Doubts on marking boycott impact as v-cs bid to save graduations

Universities seek to win over staff with bonuses and consider subcontracting assessment

五月 23, 2022
UCU strike at Goldsmiths, University of London
Source: Eleanor Bentall

UK universities may subcontract marking to help deal with a planned boycott, as vice-chancellors make last-ditch offers to persuade staff not to take part.

Some academics who refuse to set or mark assignments and exams have also been told by their institutions that they may lose 100 per cent of their pay for every day the action – part of long-running disputes over pay, pensions and working conditions – runs.

But, alongside managers‘ attempts to mitigate disruption, internal divisions over tactics within the University and College Union (UCU) and the fact that a lot of marking has already been done meant that it was unclear how effective the boycott would be as it got under way this week.

Only 21 of the 44 branches which secured a mandate in the latest round of ballots are opting to participate in the boycott, with some postponing it. Some branches that were taking part told Times Higher Education that only a small number of staff were expected to join in.

Concerns about losing student support and fatigue among staff after 13 days of strike action already this year were understood to be among the reasons why some have dropped out.

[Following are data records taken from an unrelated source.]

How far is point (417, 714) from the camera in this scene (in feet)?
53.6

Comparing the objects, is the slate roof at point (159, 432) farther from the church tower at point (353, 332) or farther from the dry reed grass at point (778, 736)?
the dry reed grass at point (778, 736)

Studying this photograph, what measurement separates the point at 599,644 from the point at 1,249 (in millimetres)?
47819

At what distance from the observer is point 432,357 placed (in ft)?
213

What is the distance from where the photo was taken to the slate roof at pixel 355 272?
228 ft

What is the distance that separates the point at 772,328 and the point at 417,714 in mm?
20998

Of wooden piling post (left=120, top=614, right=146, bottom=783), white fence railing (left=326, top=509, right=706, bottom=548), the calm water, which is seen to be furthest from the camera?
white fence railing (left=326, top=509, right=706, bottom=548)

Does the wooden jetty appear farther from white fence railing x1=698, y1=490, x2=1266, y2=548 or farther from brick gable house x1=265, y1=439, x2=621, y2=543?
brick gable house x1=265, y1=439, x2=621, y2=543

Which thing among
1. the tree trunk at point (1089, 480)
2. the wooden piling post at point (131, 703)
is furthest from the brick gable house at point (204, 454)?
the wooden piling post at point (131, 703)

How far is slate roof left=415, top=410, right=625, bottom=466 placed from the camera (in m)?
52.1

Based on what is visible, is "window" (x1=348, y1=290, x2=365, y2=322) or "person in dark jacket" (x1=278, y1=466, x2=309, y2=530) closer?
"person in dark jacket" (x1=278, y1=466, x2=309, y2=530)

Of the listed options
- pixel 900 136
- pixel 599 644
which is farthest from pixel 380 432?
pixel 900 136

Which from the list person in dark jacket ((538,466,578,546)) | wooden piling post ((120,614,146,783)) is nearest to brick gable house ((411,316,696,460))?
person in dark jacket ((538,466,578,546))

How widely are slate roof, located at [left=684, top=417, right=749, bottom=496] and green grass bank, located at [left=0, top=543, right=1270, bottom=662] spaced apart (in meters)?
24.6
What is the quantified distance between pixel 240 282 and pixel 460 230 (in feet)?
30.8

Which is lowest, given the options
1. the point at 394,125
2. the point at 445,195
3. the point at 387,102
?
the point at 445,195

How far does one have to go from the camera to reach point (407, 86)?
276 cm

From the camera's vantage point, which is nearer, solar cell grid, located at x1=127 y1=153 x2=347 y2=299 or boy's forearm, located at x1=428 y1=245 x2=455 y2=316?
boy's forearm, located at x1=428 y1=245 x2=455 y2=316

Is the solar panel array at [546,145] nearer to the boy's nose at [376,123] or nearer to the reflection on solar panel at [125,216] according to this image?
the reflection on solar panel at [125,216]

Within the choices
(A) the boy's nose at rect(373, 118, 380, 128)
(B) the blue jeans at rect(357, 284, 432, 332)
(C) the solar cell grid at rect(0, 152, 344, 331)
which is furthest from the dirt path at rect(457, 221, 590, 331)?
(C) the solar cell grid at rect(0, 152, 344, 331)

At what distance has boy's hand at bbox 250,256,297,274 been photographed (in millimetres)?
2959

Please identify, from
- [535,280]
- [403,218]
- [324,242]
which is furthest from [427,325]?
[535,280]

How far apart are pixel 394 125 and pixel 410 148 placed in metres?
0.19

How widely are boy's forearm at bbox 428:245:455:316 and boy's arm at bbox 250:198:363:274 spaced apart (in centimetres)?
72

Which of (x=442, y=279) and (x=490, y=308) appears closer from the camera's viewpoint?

“The proposed marking boycott is not being implemented by all branches with a mandate for it because members are broke and broken. In many institutions much of the marking and assessment will already be done,” said one branch secretary, who asked to remain anonymous.

Roger Seifert, emeritus professor of industrial relations at Wolverhampton University, said a marking boycott has “always been potentially the most effective form of action short of a strike” but “remains problematic” as many staff are not involved and the “burden of action falls on the shoulders of a few”.

Subcontracting marking was reportedly under discussion at Queen Mary University of London, where the boycott began early on 19 May as part of a local dispute over pay deductions for staff taking part in industrial action.

Politics lecturer James Eastwood, chair of the local UCU branch, said managers were considering using Australian higher education consultancy Curio Group to grade essays.

A spokesman for the university did not deny this, saying that the institution will “continue to use a range of measures to mitigate any impacts of the industrial action”. Curio said its work was “commercially sensitive” but stressed “academic quality and standards are extremely important to us and to our partner universities”.

But Dr Eastwood warned that outside staff may not know course content or marking criteria well enough.

“Even if they were highly qualified, which I’m not sure they can guarantee, there would be so many concerns about the implications of bringing in outsiders to mark work,” he said.

Other universities planned to mitigate the disruption by bringing back emergency regulations last used during the pandemic. Although staff at the University of Edinburgh are not participating in the boycott currently, leaders at the institution met last week to discuss possible changes which could be used if necessary, including changing the minimum number of credits a student needs to progress, scrapping a target to give feedback on work within 15 days of submission and changing quoracy levels at board of examiners’ meetings.

The dispute was averted at the last minute at Durham University after the institution offered staff a one-off “thank you payment” of £1,000 each as well as action on other UCU concerns.

The offer also commits Durham and its UCU branch to a joint statement calling for a new valuation of the Universities Superannuation Scheme pension fund.

This follows similar statements released by Glasgow and Loughborough universities which sought to address concerns with the 2020 valuation that led to cuts in members’ benefits.

UCU has also opted against calling 10 days of strike action which 40 branches voted for, “except in branches that specifically request to take them”. This was “in response to overwhelming feedback from branches”, said general secretary Jo Grady.